#### [Quoted passage]

# # # # #

Jump to content

Random NVIDIA Driver Crashes with new GTX 980

This is likely to be a long one, so bare with me as I feel that it's important that I share as many details as possible to fully describe the specific problem that I've got going on.

 

I've been on a roller coaster ride of problems and solutions and I'm now at my wit's end. If you stick it out and read through to my final analysis, you'll see that after loads of effort, I will likely have to make some hardware swaps/RMA's. So, I'm having problems with my NVIDIA Graphics Driver where at seemingly random times (during times of full load and times of light internet-browsing-type loads) my display driver crashes resulting in the following message "Display driver nvlddmkm stopped responding and has successfully recovered." with event ID "4101" in the Windows System Event Viewer. When the crash happens, usually my screen locks up for several seconds (sometimes longer than other times but still just a few seconds usually) where I can still hear what's going on in the background and then it resumes where it was. A couple of times, I have had it where the display never actually recovers but rather just unfreezes leaving me staring at my desktop where I can still see that the application I had open is still running, my mouse moves, I can open other windows, I can hear the music/sound effects my open application, and I can't select (or alt-tab) and open the game back up - keep in mind, this particular result may just be a windows problem after the unexpected crash.

# # # # #

#### [The request]
Reproduce word for word the part of the GTX 980 driver crash post that opens with "Random NVIDIA Driver" and closes with "got going on.".

#### [Excerpted records]
# # # # #

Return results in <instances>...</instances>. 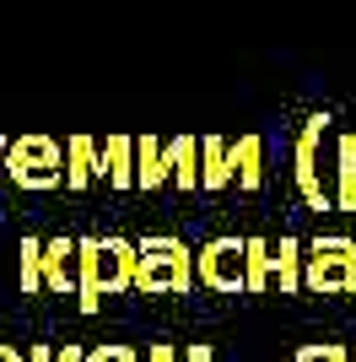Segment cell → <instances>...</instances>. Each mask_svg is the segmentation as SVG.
I'll use <instances>...</instances> for the list:
<instances>
[{
    "mask_svg": "<svg viewBox=\"0 0 356 362\" xmlns=\"http://www.w3.org/2000/svg\"><path fill=\"white\" fill-rule=\"evenodd\" d=\"M162 184H173V173H167V141L157 136H135V189H162Z\"/></svg>",
    "mask_w": 356,
    "mask_h": 362,
    "instance_id": "8",
    "label": "cell"
},
{
    "mask_svg": "<svg viewBox=\"0 0 356 362\" xmlns=\"http://www.w3.org/2000/svg\"><path fill=\"white\" fill-rule=\"evenodd\" d=\"M302 287L319 292V298H351L356 292V238L319 233L302 249Z\"/></svg>",
    "mask_w": 356,
    "mask_h": 362,
    "instance_id": "3",
    "label": "cell"
},
{
    "mask_svg": "<svg viewBox=\"0 0 356 362\" xmlns=\"http://www.w3.org/2000/svg\"><path fill=\"white\" fill-rule=\"evenodd\" d=\"M194 281L210 292H249L243 281V238H210L200 255H194Z\"/></svg>",
    "mask_w": 356,
    "mask_h": 362,
    "instance_id": "6",
    "label": "cell"
},
{
    "mask_svg": "<svg viewBox=\"0 0 356 362\" xmlns=\"http://www.w3.org/2000/svg\"><path fill=\"white\" fill-rule=\"evenodd\" d=\"M232 184V141L222 136H200V189L216 195Z\"/></svg>",
    "mask_w": 356,
    "mask_h": 362,
    "instance_id": "11",
    "label": "cell"
},
{
    "mask_svg": "<svg viewBox=\"0 0 356 362\" xmlns=\"http://www.w3.org/2000/svg\"><path fill=\"white\" fill-rule=\"evenodd\" d=\"M194 287V249L173 233H151L141 238L135 255V292L146 298H167V292H189Z\"/></svg>",
    "mask_w": 356,
    "mask_h": 362,
    "instance_id": "2",
    "label": "cell"
},
{
    "mask_svg": "<svg viewBox=\"0 0 356 362\" xmlns=\"http://www.w3.org/2000/svg\"><path fill=\"white\" fill-rule=\"evenodd\" d=\"M167 173H173V184L184 189V195L200 189V141L194 136H173L167 141Z\"/></svg>",
    "mask_w": 356,
    "mask_h": 362,
    "instance_id": "13",
    "label": "cell"
},
{
    "mask_svg": "<svg viewBox=\"0 0 356 362\" xmlns=\"http://www.w3.org/2000/svg\"><path fill=\"white\" fill-rule=\"evenodd\" d=\"M184 362H216V351H210V346H206V341H194V346H189V351H184Z\"/></svg>",
    "mask_w": 356,
    "mask_h": 362,
    "instance_id": "21",
    "label": "cell"
},
{
    "mask_svg": "<svg viewBox=\"0 0 356 362\" xmlns=\"http://www.w3.org/2000/svg\"><path fill=\"white\" fill-rule=\"evenodd\" d=\"M146 362H184V357H178V351H173V346H162V341H157V346H151V351H146Z\"/></svg>",
    "mask_w": 356,
    "mask_h": 362,
    "instance_id": "22",
    "label": "cell"
},
{
    "mask_svg": "<svg viewBox=\"0 0 356 362\" xmlns=\"http://www.w3.org/2000/svg\"><path fill=\"white\" fill-rule=\"evenodd\" d=\"M92 179H97V141L92 136H71L65 141V189L81 195Z\"/></svg>",
    "mask_w": 356,
    "mask_h": 362,
    "instance_id": "12",
    "label": "cell"
},
{
    "mask_svg": "<svg viewBox=\"0 0 356 362\" xmlns=\"http://www.w3.org/2000/svg\"><path fill=\"white\" fill-rule=\"evenodd\" d=\"M351 362H356V346H351Z\"/></svg>",
    "mask_w": 356,
    "mask_h": 362,
    "instance_id": "26",
    "label": "cell"
},
{
    "mask_svg": "<svg viewBox=\"0 0 356 362\" xmlns=\"http://www.w3.org/2000/svg\"><path fill=\"white\" fill-rule=\"evenodd\" d=\"M87 362H146V357L124 341H103V346H87Z\"/></svg>",
    "mask_w": 356,
    "mask_h": 362,
    "instance_id": "19",
    "label": "cell"
},
{
    "mask_svg": "<svg viewBox=\"0 0 356 362\" xmlns=\"http://www.w3.org/2000/svg\"><path fill=\"white\" fill-rule=\"evenodd\" d=\"M302 249H308V243H297V238H281V243H275V265H270V287H281V298L302 292Z\"/></svg>",
    "mask_w": 356,
    "mask_h": 362,
    "instance_id": "15",
    "label": "cell"
},
{
    "mask_svg": "<svg viewBox=\"0 0 356 362\" xmlns=\"http://www.w3.org/2000/svg\"><path fill=\"white\" fill-rule=\"evenodd\" d=\"M28 362H54V346H28Z\"/></svg>",
    "mask_w": 356,
    "mask_h": 362,
    "instance_id": "23",
    "label": "cell"
},
{
    "mask_svg": "<svg viewBox=\"0 0 356 362\" xmlns=\"http://www.w3.org/2000/svg\"><path fill=\"white\" fill-rule=\"evenodd\" d=\"M0 168H6V179H11L16 189L49 195V189L65 184V146H59L54 136H38V130H32V136H16L11 146H6Z\"/></svg>",
    "mask_w": 356,
    "mask_h": 362,
    "instance_id": "4",
    "label": "cell"
},
{
    "mask_svg": "<svg viewBox=\"0 0 356 362\" xmlns=\"http://www.w3.org/2000/svg\"><path fill=\"white\" fill-rule=\"evenodd\" d=\"M22 292H38L44 287V238H22Z\"/></svg>",
    "mask_w": 356,
    "mask_h": 362,
    "instance_id": "17",
    "label": "cell"
},
{
    "mask_svg": "<svg viewBox=\"0 0 356 362\" xmlns=\"http://www.w3.org/2000/svg\"><path fill=\"white\" fill-rule=\"evenodd\" d=\"M292 362H351V346H340V341H313V346H302Z\"/></svg>",
    "mask_w": 356,
    "mask_h": 362,
    "instance_id": "18",
    "label": "cell"
},
{
    "mask_svg": "<svg viewBox=\"0 0 356 362\" xmlns=\"http://www.w3.org/2000/svg\"><path fill=\"white\" fill-rule=\"evenodd\" d=\"M335 211H356V136L335 141Z\"/></svg>",
    "mask_w": 356,
    "mask_h": 362,
    "instance_id": "14",
    "label": "cell"
},
{
    "mask_svg": "<svg viewBox=\"0 0 356 362\" xmlns=\"http://www.w3.org/2000/svg\"><path fill=\"white\" fill-rule=\"evenodd\" d=\"M270 265H275V243L270 238H243V281L249 292H270Z\"/></svg>",
    "mask_w": 356,
    "mask_h": 362,
    "instance_id": "16",
    "label": "cell"
},
{
    "mask_svg": "<svg viewBox=\"0 0 356 362\" xmlns=\"http://www.w3.org/2000/svg\"><path fill=\"white\" fill-rule=\"evenodd\" d=\"M54 362H87V346H76V341H65V346L54 351Z\"/></svg>",
    "mask_w": 356,
    "mask_h": 362,
    "instance_id": "20",
    "label": "cell"
},
{
    "mask_svg": "<svg viewBox=\"0 0 356 362\" xmlns=\"http://www.w3.org/2000/svg\"><path fill=\"white\" fill-rule=\"evenodd\" d=\"M329 130V114H308L302 130H297L292 146V173H297V195L308 211H335V184L324 179V157H319V141Z\"/></svg>",
    "mask_w": 356,
    "mask_h": 362,
    "instance_id": "5",
    "label": "cell"
},
{
    "mask_svg": "<svg viewBox=\"0 0 356 362\" xmlns=\"http://www.w3.org/2000/svg\"><path fill=\"white\" fill-rule=\"evenodd\" d=\"M135 255L141 243L124 238V233H108V238H76V303L97 314L103 298L135 287Z\"/></svg>",
    "mask_w": 356,
    "mask_h": 362,
    "instance_id": "1",
    "label": "cell"
},
{
    "mask_svg": "<svg viewBox=\"0 0 356 362\" xmlns=\"http://www.w3.org/2000/svg\"><path fill=\"white\" fill-rule=\"evenodd\" d=\"M97 179H108V189H135V136H108L97 146Z\"/></svg>",
    "mask_w": 356,
    "mask_h": 362,
    "instance_id": "7",
    "label": "cell"
},
{
    "mask_svg": "<svg viewBox=\"0 0 356 362\" xmlns=\"http://www.w3.org/2000/svg\"><path fill=\"white\" fill-rule=\"evenodd\" d=\"M0 362H28V357H22L16 346H6V341H0Z\"/></svg>",
    "mask_w": 356,
    "mask_h": 362,
    "instance_id": "24",
    "label": "cell"
},
{
    "mask_svg": "<svg viewBox=\"0 0 356 362\" xmlns=\"http://www.w3.org/2000/svg\"><path fill=\"white\" fill-rule=\"evenodd\" d=\"M6 146H11V141H6V136H0V157H6Z\"/></svg>",
    "mask_w": 356,
    "mask_h": 362,
    "instance_id": "25",
    "label": "cell"
},
{
    "mask_svg": "<svg viewBox=\"0 0 356 362\" xmlns=\"http://www.w3.org/2000/svg\"><path fill=\"white\" fill-rule=\"evenodd\" d=\"M232 184L243 195H254V189L265 184V141L254 136V130L232 141Z\"/></svg>",
    "mask_w": 356,
    "mask_h": 362,
    "instance_id": "10",
    "label": "cell"
},
{
    "mask_svg": "<svg viewBox=\"0 0 356 362\" xmlns=\"http://www.w3.org/2000/svg\"><path fill=\"white\" fill-rule=\"evenodd\" d=\"M44 287L54 298L76 292V238H49L44 243Z\"/></svg>",
    "mask_w": 356,
    "mask_h": 362,
    "instance_id": "9",
    "label": "cell"
}]
</instances>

# # # # #

#### [Reply]
Random NVIDIA Driver Crashes with new GTX 980

This is likely to be a long one, so bare with me as I feel that it's important that I share as many details as possible to fully describe the specific problem that I've got going on.